Afghanistan has gotten much less attention than Syria, or even Yemen, in the U.S. media lately, but the situation there is increasingly dire, with the Taliban having taken over more territory in 2016 than in any other year of its fight against he U.S.-backed government. In the meantime, an offshoot of ISIS has been expanding in the country as well. The group, based in Nangarhar province where the MOAB was dropped, took responsibility for the February attack on a Sufi shrine across the border in Pakistan that killed nearly 90 people. A U.S. Green Beret was killed in fighting with ISIS in Nangarhar last weekend.

The MOAB was developed during the Iraq war but never used. As my colleague Fred Kaplan wrote at the time, there was speculation it could be used to target Saddam Hussein palaces. But military officials said at the time that it had been conceived mainly for “psychological operations”—an explosion so big that the enemy would stop fighting.
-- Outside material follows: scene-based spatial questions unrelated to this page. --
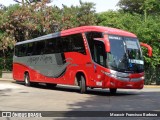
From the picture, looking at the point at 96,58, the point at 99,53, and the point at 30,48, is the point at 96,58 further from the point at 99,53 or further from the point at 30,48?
the point at 30,48

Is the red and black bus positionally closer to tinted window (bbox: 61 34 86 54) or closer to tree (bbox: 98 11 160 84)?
tinted window (bbox: 61 34 86 54)

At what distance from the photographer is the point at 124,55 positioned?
18844mm

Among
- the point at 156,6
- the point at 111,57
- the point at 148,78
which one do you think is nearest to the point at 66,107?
the point at 111,57

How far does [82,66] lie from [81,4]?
2395 cm

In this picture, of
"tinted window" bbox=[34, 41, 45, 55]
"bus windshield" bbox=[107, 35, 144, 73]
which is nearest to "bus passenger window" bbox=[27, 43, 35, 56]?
"tinted window" bbox=[34, 41, 45, 55]

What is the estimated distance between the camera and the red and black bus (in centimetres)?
1856

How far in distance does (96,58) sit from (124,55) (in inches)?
54.3

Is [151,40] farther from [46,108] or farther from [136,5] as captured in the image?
[136,5]

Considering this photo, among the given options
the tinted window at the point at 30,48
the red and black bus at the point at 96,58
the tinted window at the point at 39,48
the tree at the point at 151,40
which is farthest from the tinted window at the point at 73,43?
the tree at the point at 151,40

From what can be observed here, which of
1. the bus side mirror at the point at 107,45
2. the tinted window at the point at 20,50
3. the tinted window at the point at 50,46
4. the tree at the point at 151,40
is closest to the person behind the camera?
the bus side mirror at the point at 107,45

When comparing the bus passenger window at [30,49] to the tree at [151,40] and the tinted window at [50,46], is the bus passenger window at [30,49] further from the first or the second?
the tree at [151,40]

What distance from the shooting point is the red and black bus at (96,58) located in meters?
18.6

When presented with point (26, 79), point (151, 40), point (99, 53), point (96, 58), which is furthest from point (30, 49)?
point (151, 40)

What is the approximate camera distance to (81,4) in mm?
43188
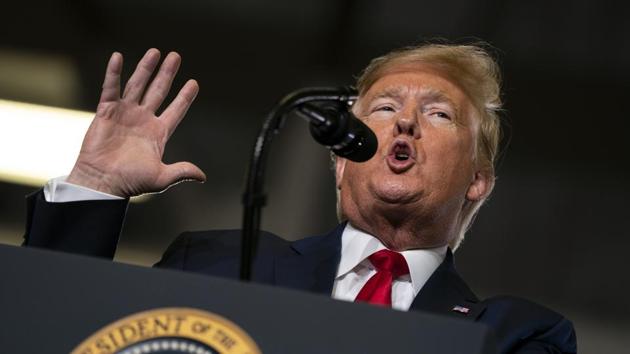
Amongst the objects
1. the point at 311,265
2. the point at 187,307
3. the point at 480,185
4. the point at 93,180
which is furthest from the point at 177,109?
the point at 187,307

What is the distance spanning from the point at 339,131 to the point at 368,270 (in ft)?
2.10

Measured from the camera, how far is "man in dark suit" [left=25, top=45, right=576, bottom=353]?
5.08ft

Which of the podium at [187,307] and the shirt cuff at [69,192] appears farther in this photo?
the shirt cuff at [69,192]

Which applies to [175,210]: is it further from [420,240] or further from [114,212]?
[114,212]

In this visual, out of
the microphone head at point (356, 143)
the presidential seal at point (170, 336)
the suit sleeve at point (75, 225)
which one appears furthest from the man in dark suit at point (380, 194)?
the presidential seal at point (170, 336)

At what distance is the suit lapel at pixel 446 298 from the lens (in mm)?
1627

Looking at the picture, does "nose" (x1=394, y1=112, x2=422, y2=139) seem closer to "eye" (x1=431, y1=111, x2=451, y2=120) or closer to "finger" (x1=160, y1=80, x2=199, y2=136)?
"eye" (x1=431, y1=111, x2=451, y2=120)

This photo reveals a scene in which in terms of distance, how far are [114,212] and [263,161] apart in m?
0.47

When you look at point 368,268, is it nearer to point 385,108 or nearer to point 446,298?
point 446,298

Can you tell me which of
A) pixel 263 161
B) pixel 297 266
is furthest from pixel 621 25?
pixel 263 161

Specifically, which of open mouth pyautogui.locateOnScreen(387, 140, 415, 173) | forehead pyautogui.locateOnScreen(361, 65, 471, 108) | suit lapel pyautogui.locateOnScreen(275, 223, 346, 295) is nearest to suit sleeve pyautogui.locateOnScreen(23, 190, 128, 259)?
suit lapel pyautogui.locateOnScreen(275, 223, 346, 295)

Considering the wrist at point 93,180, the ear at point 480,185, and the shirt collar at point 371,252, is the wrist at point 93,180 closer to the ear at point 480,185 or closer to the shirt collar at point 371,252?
the shirt collar at point 371,252

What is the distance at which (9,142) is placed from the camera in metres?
3.26

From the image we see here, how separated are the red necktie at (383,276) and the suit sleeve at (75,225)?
15.5 inches
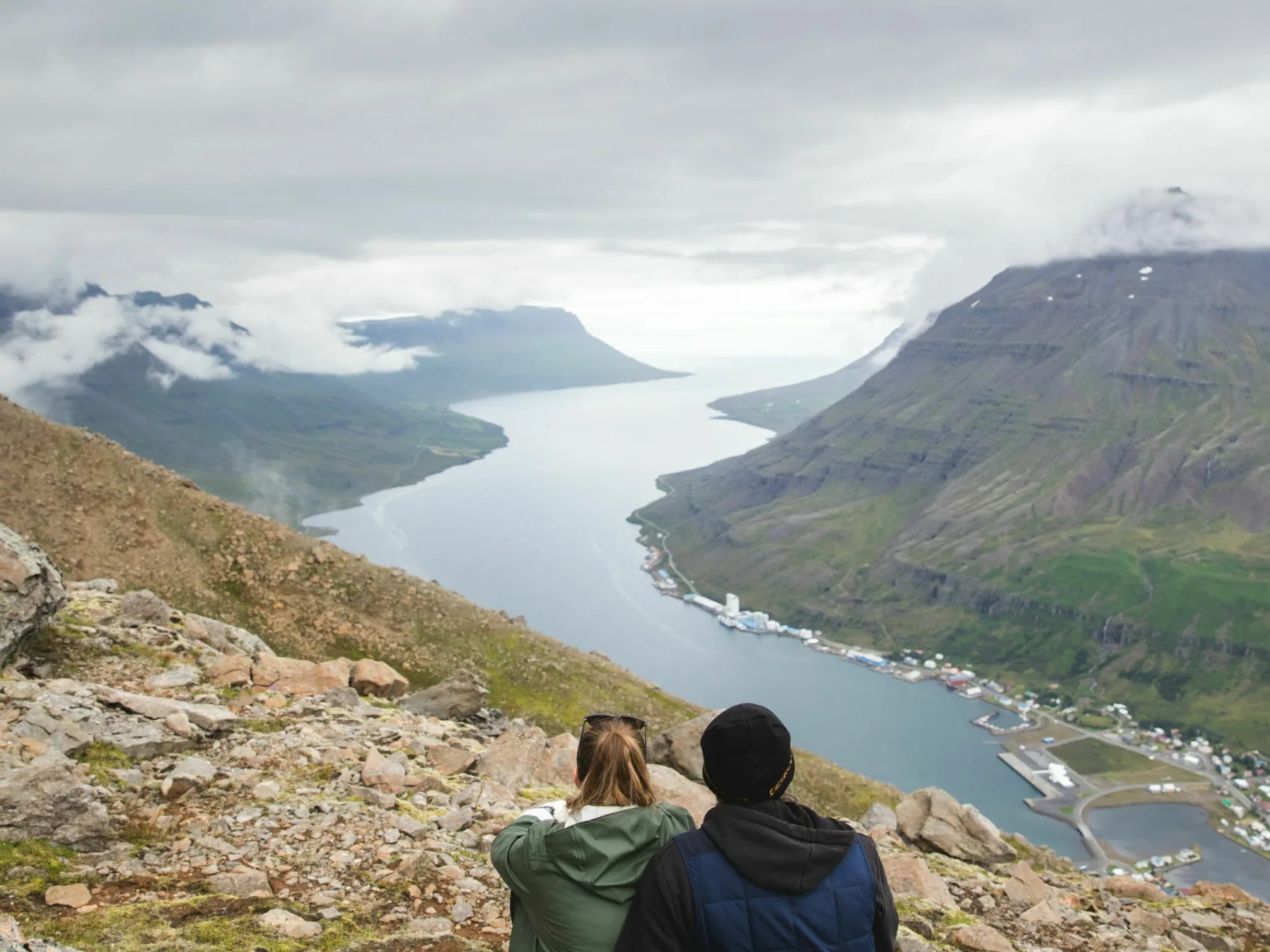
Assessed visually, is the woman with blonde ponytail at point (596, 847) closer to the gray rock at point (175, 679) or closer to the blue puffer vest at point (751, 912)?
the blue puffer vest at point (751, 912)

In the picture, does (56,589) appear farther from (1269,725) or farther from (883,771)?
(1269,725)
So the bomb may have been used less for any tactical purpose than to send a message.

In any event, the Trump administration’s newfound concern about civilian deaths doesn’t appear to have slowed down its determination to “bomb the shit” out of ISIS. In other news that will probably get less attention than the great big bomb, a U.S. airstrike accidentally hit friendly forces fighting ISIS in northern Syria on Tuesday, killing 18.